_SOURCE_:
■ ■ ■ ■ ■

It was inevitable that Syria's bloody civil war would engulf the 530,000 Palestinian refugees in the country. The UN Relief and Works Agency for Palestine Refugees in the Near East (UNRWA) confirms that 70-80 per cent have been displaced, with more than 56,000 fleeing into Lebanon. Of the residents who were living in Yarmouk Camp near Damascus, 85 per cent have now fled. For whatever perverse reasons, though, there are attempts to exploit this human tragedy at the expense of neighbouring Lebanon.


Efforts to keep the Palestinians out of what was essentially an internal conflict between the Assad regime and its people have failed tragically. With the increased involvement of regional and international parties, it was only a matter of time before the Syrian conflict subsumed everyone, Palestinians included. At the beginning of this month the number of Palestinians killed since the uprising began in 2011 stood at 1,354.

The Syrian regime and its allies in Iran and Lebanon expected to get the unconditional support of the exiled Palestinian factions. While some, notably the Popular Front for the Liberation of Palestine – General Command led by Ahmad Jibreel, fought alongside the regime to suppress the uprising, the Islamic Resistance Movement (Hamas) refused to get involved.

■ ■ ■ ■ ■

_PROBLEM SET_:
- a) Answer these questions from the article on Palestinian refugees in Syria's civil war:
(i) How many Palestinian refugees were in Syria?
(ii) What share of the residents of Yarmouk Camp have fled?
(iii) Which movement refused to get involved in the conflict?
- b) For each statement, say whether it agrees with the article on Palestinian refugees in Syria's civil war. Answer yes or no, and quote the words that decide it.
(i) More than 56,000 Palestinian refugees fled into Lebanon.
(ii) Hamas fought alongside the Syrian regime.
(iii) The uprising began in 2012.
- c) Continue the article on Palestinian refugees in Syria's civil war from the point where it stops.
The records after this point are not needed for any of the work here.

_EXTRACTED ENTRIES_:
■ ■ ■ ■ ■

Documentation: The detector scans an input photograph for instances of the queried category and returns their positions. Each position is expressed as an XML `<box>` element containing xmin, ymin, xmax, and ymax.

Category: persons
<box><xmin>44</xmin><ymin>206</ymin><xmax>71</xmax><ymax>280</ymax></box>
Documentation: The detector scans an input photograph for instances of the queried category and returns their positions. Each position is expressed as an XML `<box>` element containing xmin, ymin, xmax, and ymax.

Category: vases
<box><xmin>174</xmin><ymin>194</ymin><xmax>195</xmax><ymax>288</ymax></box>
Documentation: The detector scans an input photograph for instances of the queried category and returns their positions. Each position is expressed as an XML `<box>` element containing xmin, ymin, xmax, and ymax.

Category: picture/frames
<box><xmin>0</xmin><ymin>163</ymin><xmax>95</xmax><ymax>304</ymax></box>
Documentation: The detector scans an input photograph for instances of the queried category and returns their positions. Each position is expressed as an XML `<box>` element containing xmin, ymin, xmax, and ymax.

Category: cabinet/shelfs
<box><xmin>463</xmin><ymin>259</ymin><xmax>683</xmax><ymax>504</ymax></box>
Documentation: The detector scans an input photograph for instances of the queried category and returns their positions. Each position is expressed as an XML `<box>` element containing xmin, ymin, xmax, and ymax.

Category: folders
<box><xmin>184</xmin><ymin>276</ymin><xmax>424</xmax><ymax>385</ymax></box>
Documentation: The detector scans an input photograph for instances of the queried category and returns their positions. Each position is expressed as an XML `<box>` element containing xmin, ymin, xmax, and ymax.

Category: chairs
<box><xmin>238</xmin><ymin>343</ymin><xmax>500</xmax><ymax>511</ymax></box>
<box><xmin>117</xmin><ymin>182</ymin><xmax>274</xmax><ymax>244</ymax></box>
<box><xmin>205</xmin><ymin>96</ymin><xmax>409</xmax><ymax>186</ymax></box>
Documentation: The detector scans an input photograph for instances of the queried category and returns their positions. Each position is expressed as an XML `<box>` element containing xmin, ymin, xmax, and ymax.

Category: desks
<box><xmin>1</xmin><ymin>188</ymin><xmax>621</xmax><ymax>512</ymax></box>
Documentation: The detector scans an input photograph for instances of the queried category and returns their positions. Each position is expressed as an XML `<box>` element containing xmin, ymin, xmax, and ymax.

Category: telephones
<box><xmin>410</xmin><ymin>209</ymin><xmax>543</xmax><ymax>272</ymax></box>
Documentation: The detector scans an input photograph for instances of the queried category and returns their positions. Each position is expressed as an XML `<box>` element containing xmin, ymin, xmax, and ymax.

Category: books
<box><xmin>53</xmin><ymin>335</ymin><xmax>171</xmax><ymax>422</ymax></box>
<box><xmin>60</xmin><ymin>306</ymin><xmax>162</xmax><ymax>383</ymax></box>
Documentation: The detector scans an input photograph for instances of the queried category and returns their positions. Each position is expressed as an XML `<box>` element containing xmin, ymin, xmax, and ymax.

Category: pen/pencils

■ ■ ■ ■ ■

_ANSWERS FOR THE EXERCISE_:
- a)
(i) 530,000
(ii) 85 per cent
(iii) The Islamic Resistance Movement (Hamas)

- b)
(i) Yes: "with more than 56,000 fleeing into Lebanon"
(ii) No: "the Islamic Resistance Movement (Hamas) refused to get involved"
(iii) No: "since the uprising began in 2011"

- c)
There were two fundamental reasons for Hamas's decision. First was its policy of non-interference in the internal affairs of its host countries or any others; the second relates to the lingering memory of Lebanon's 1975-1990 Civil War in which the PLO fought alongside Lebanese Muslims against Christians. By 1982, however, thousands of Palestinian refugees were killed, the PLO was forced out of Lebanon, and its military capability was shattered comprehensively.

For Hamas, the decision to sever ties with the Assad regime was not an easy one. Not only did the movement sacrifice its base in Damascus, but also its special relationship with Iran and Hezbollah. The subsequent deterioration of relations with all three culminated in last week's public call from Hamas on Hezbollah to withdraw its fighters from Syria. According to the statement, Hezbollah's involvement is fanning the flames of sectarianism across the Middle East.

Both resistance movements had previously shared a common agenda of resistance to Israel's occupation of Lebanon and Palestine. Importantly, they both received political, financial and military support from the same source, Iran. And just as Hamas's departure from Damascus has caused logistical and other inconveniences, the rift with Hezbollah appears to be having negative consequences on the ground in Lebanon.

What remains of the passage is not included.